Anna put a hand to her mouth. Tom cut his eyes over to look at her.
“Maybe,” Halden said, “instead of talking in riddles, you better start with the part where you found four hundred thousand dollars.” He watched their eyes. “Yeah,” he said. “I know about that. I know a lot of things. You two have been lying to me.”
“We’re done with that now,” Tom said quietly. “We’ll tell you everything.”
The detective nodded, dug in his pocket, came out with his keys. “Good. Come on, you can ride with me.”
“Wait,” Anna said. “The reason we met out here. At the mall, Jack Witkowski, he had a cop working for him.”

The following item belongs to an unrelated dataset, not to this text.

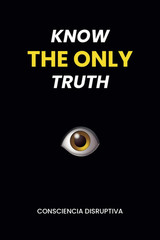 KNOW the ONLY TRUTH
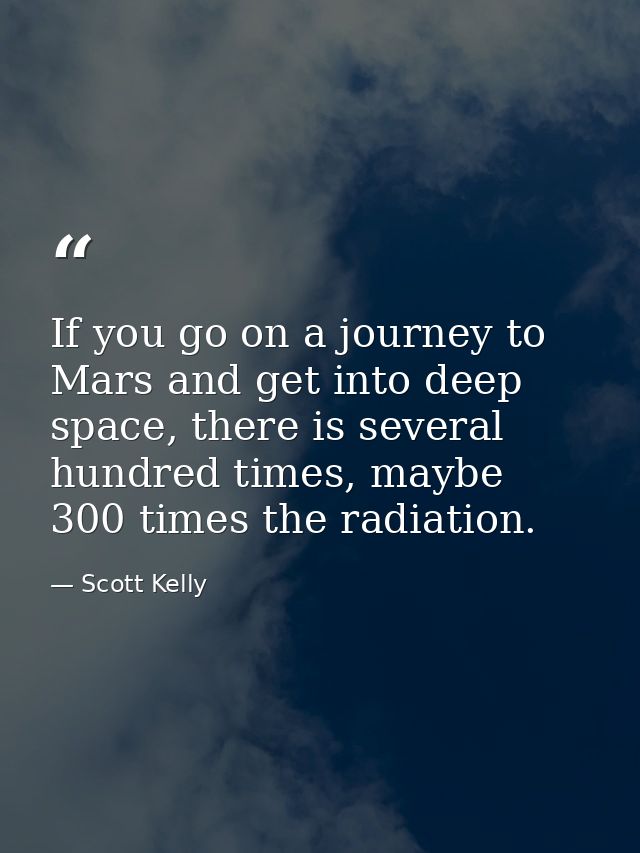 If you go on a journey to Mars and get into deep space, there is several hundred times, maybe 300 times the radiation. — Scott Kelly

The detective cocked an eyebrow.
“I know how that sounds,” she continued, “believe me, I do. But it’s true. That’s why we wanted to meet here, why we wanted you to come alone. You we trust, but there’s at least one cop working with Jack, and maybe more.”
Halden looked from her to Tom and back, eyes appraising. He put his keys back in his pocket, then reached inside his suit, came out with a pack of Winstons and tapped it against his palm to pop one.
Tom said, “You mind?”
Halden held the pack out, then produced a gold Zippo and fired both cigarettes. He snapped the lighter closed. “I didn’t know you smoked.”
“I don’t.” Tom inhaled, then blew a stream of gray. “Quit last February.” The cop nodded. Stared, content to wait them out.
Anna took a deep breath. “We found the money when we came down for the fire,” she said. “It was hidden in the flour, in all the food boxes.” She told how it had been a game at first, strange and wonderful. How they hadn’t exactly planned to take it, but one thing led to another. She told him about hiding it, about paying down their debt. The drug dealer. Jack coming to their house. Their flight to the motel. The arrangement with Malachi.
“It was my idea,” Tom said, cutting in. “Setting Jack up.” Anna said, “We did it together.”
Her husband looked at her, his lips tight. Slowly he nodded. “We didn’t want anybody to get hurt. Anybody but him, I mean. But then that cop started shooting, and…”
“We never meant for anyone to get hurt,” Anna said.
The cop dropped the cigarette to the concrete, rested the toe of his dress shoe on it, swiveled once left, once right. “Nobody ever means for someone to get hurt. But it’s what happens when you’re over your head.”